━━━━━ Records provided ━━━━━

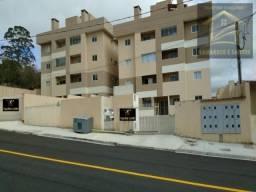 Aluga-se apartamento com sacada e churrasqueira no centro em quatro barras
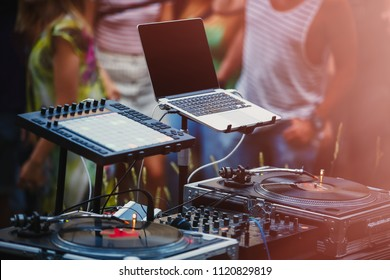 Open air music festival stage equipiment.DJ setup for playing music set on dance party.People dancing on background at backyard party.Disc jockey setup with midi controller & vinyl records player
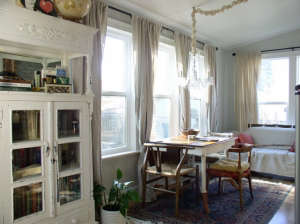 Dining-area-and-windows-to-the-garden, Remodelista: Best Dining Space, I turned a poorly constructed eye sore add-on into a refreshing dining space leading from the kitchen to the back garden.  The main house is a charming two-story, built in 1912 with a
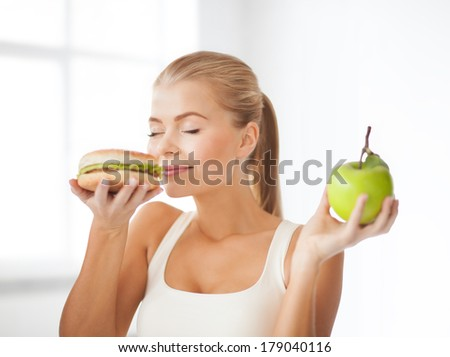 health, diet and food concept - healthy woman smelling hamburger and holding apple - stock photo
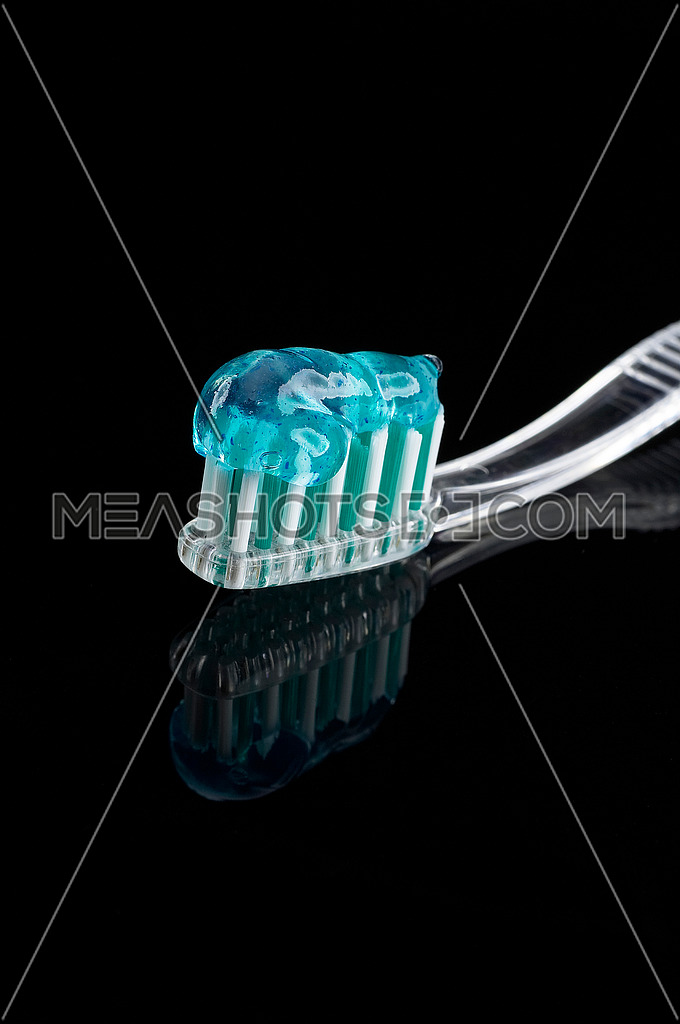 toothbrush and paste over black reflective background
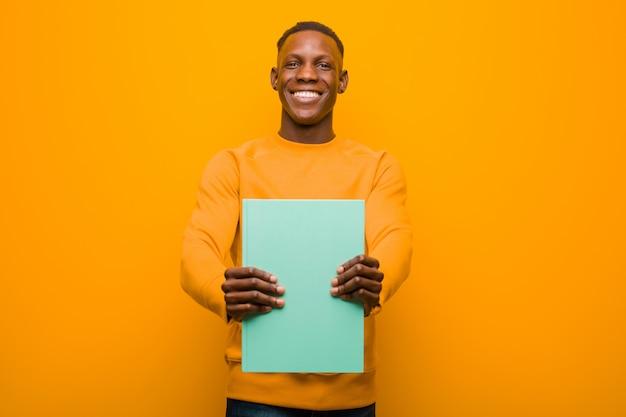 Młody amerykanina afrykańskiego pochodzenia murzyn przeciw pomarańcze ścianie z książką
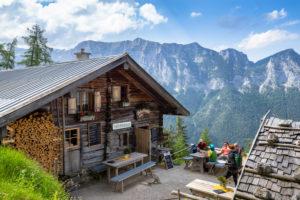 Deutschland, Bayern, Berchtesgadener Land, Ramsau, Gäste auf der Terrasse der Schärtenalm im Hochkaltermassiv mit Blick auf die Reiteralpe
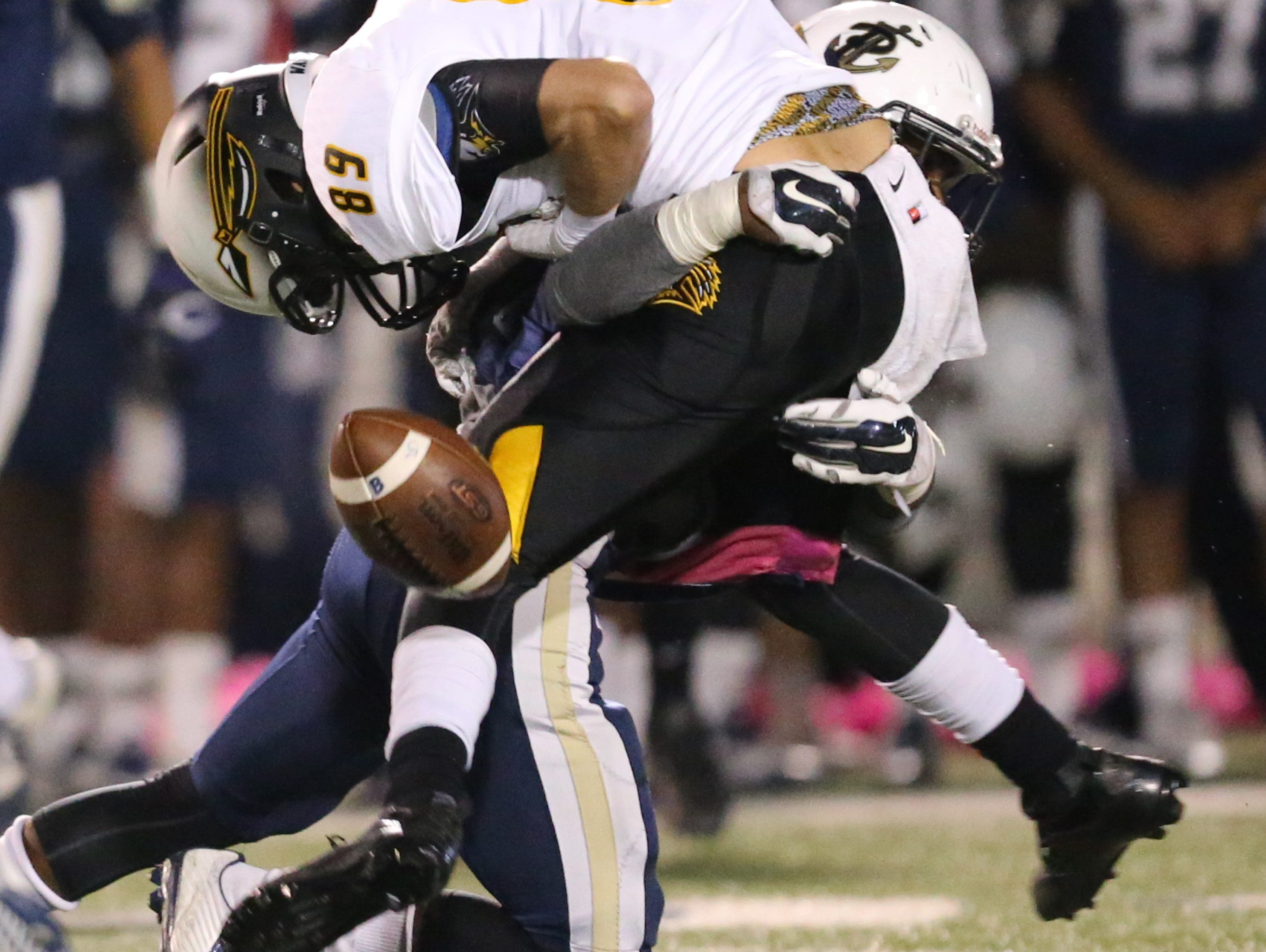 Pearl forces a fumble late in the second quarter. Oak Grove and Pearl played in a high school football game on Friday, October 30, 2015 at Pearl High School. Photo by Keith Warren (Mandatory Photo Credit)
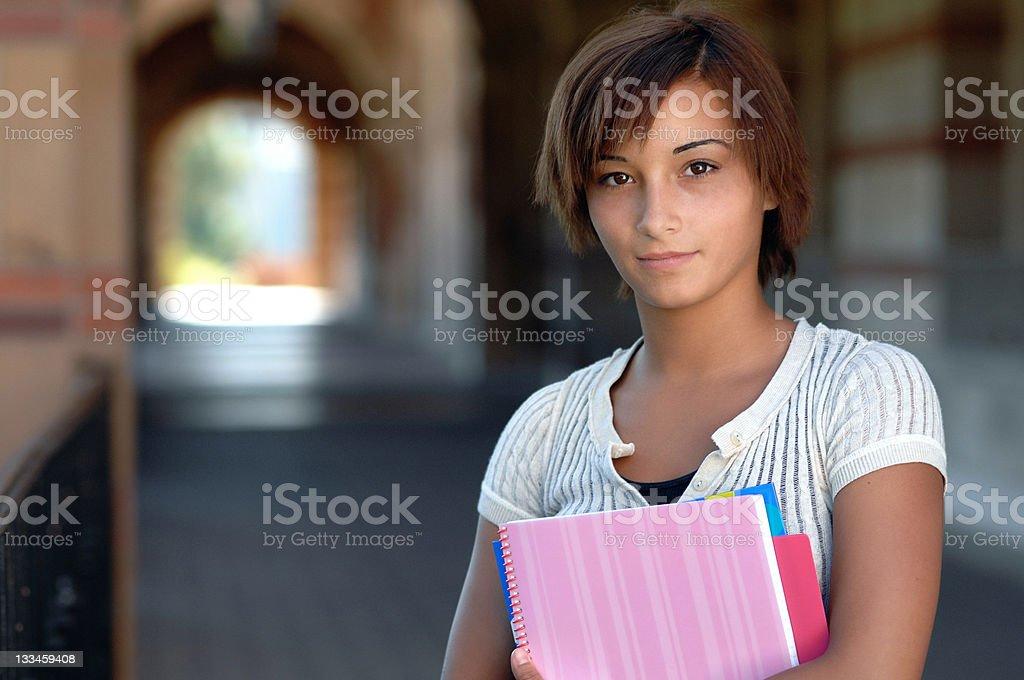 Teenage Highschool Schoolgirl Carrying Books royalty-free stock photo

━━━━━

* _The task_: Without the pictures, copy all of the entries exactly as they appear.

* _Task response_:
 Aluga-se apartamento com sacada e churrasqueira no centro em quatro barras
 Open air music festival stage equipiment.DJ setup for playing music set on dance party.People dancing on background at backyard party.Disc jockey setup with midi controller & vinyl records player
 Dining-area-and-windows-to-the-garden, Remodelista: Best Dining Space, I turned a poorly constructed eye sore add-on into a refreshing dining space leading from the kitchen to the back garden.  The main house is a charming two-story, built in 1912 with a
 health, diet and food concept - healthy woman smelling hamburger and holding apple - stock photo
 toothbrush and paste over black reflective background
 Młody amerykanina afrykańskiego pochodzenia murzyn przeciw pomarańcze ścianie z książką
 Deutschland, Bayern, Berchtesgadener Land, Ramsau, Gäste auf der Terrasse der Schärtenalm im Hochkaltermassiv mit Blick auf die Reiteralpe
 Pearl forces a fumble late in the second quarter. Oak Grove and Pearl played in a high school football game on Friday, October 30, 2015 at Pearl High School. Photo by Keith Warren (Mandatory Photo Credit)
 Teenage Highschool Schoolgirl Carrying Books royalty-free stock photo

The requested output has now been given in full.